With any eLearning activity, the computer is a student’s most important learning tool. In fact, a computer can be considered a learning space, just like the virtual classroom. So the next time you have to organize the classroom, whether you are a teacher, Lab Attendant or Student, it is important that you take fifteen minutes off to tidy up your computer.
If you’ve never had a frustrating moment with your computer, then you’re one of the fortunate few. Most people face inexplicable slowness and mind-boggling freezes at more than one point with every machine they own. While these troubles may seem inevitable, you can avoid them or at least cut back on their frequency. Just remember that your computer needs care and maintenance just like any other piece of technology. Below is a list of regular maintenance that you can perform yourself on a regular basis to ensure that your computer continues to work properly and run smoothly.
- Always “shut down” your computer properly. You never want to turn your computer off using the power switch until Windows has had a chance to shut down properly. By using the power switch you aren’t allowing Windows to properly shut down which can cause Hard Drive errors and can result in a number of issues, one being data loss. If you do run in to issues with your computer and need to shut it down manually you want to do it from the Task Manager by pressing Ctrl+Alt+Delete twice in a row. This will reboot your system. The only time that it is safe to shut your PC down using the power switch is when your computer totally freezes and your hard drive is not running, you can tell this by the lack of lights on the Hard Drive blinking.
- Invest in an “uninterruptable power supply” or UPS. This is much better than a typical surge protector because if and when you do lose power it has a battery back up that allows you enough time to save your data and shut down properly. For more information see my blog on UPS’s.
- Have and run an antivirus program on a regular basis. It is very important to keep your virus protection up-to-date because new viruses, malware and spyware are being created all the time and you never know when you might get infected.
- Clean your computer. Technology accumulates dust, grime, fingerprints, and more, so don’t forget to clean it often. Gently wipe the dust off of the monitor with a dry cloth or a cloth with screen cleaner. You may use a mild disinfectant on the keyboard and mouse without getting either wet. For a more thorough clean on the keyboard, use a can of compressed air or a blower to blow the dust out of it.
- Uninstall any programs that you don’t use. Audit the applications installed on your computer every three to six months. The location of your list of programs will vary depending on your operating system, but every computer has an easily accessible list of all installed programs. You’ll even see how big the files are and the last time you accessed the programs, so you can decide if you really need to keep each one around. You’ll find a relatively simple interface that lets you uninstall and remove unwanted software. Whether you remove two programs or twenty, you should notice an overall difference in your everyday experience.

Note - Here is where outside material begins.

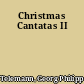 Christmas Cantatas II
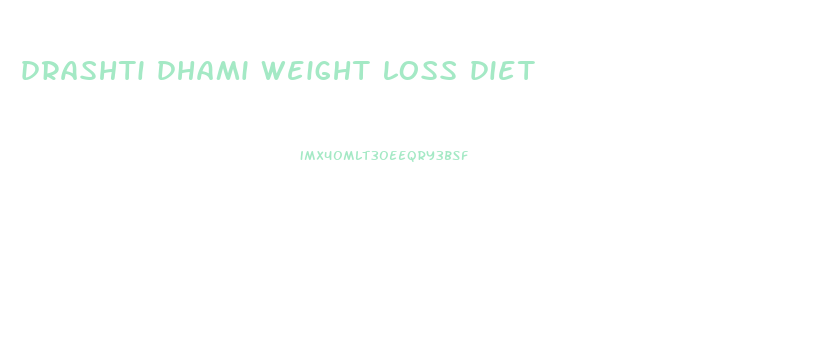 drashti dhami weight loss diet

- Defragment your computer on a monthly basis. This will help keep your hard drive clean and running smoothly as well as helping to prevent a possible crash.
- Do not unplug connected peripherals while the computer is on. You can damage the connector sockets on your motherboard by unplugging them improperly.

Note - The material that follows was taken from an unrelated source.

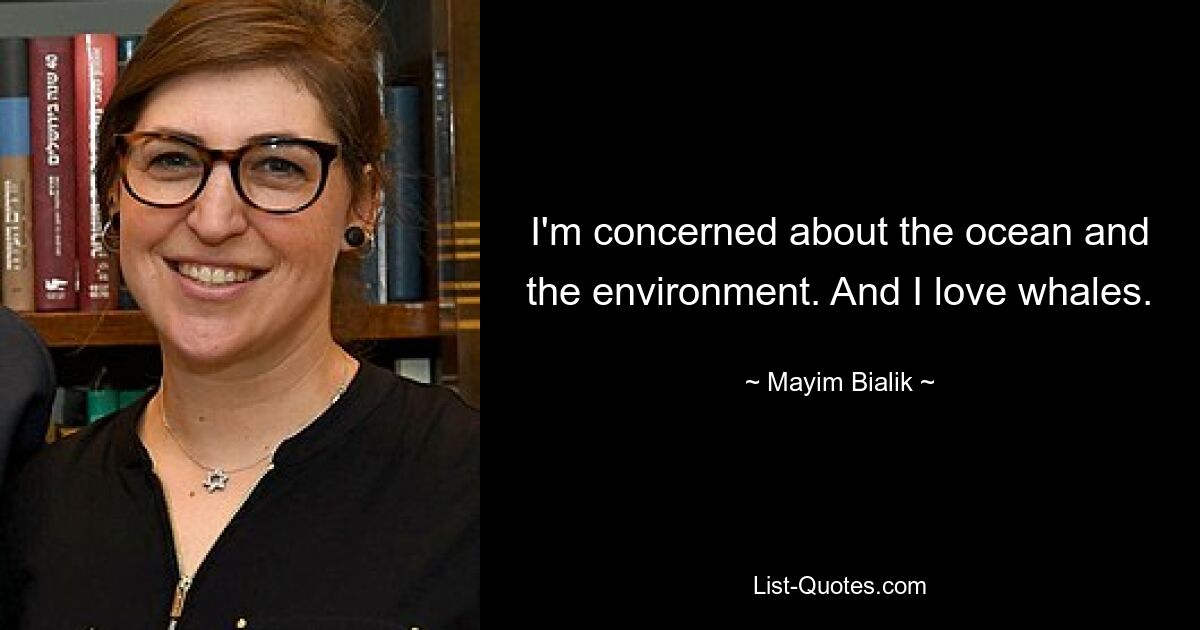 I'm concerned about the ocean and the environment. And I love whales. — © Mayim Bialik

- Backup your data on a regular basis. At some point in your life you will experience a computer crash, it’s pretty much inevitable. We tend to store massive amounts of data on our computers and think that it will be safe, but it’s not. With the better part of our lives being electronic and digital, these days, we forget that if our computer crashes that we can lose things like pictures and videos, which if lost are irreplaceable memories. We also tend to keep a good amount of financial data on our computers and its better to back it up on to disks and delete if from our hard drives; that way we can somewhat protect our personal data if the computer is hacked or if it crashes.
By taking the time to clean and organize your hardware and software, you can be sure that your computer is there for you when you need it. By getting more involved in computer care, you’ll have the added benefit of a chance to learn more about your machine and how it works, making you an even more educated user. As you continue learning about your system, you’ll discover new ways to take care of your machine, and following these seven tips will get easier.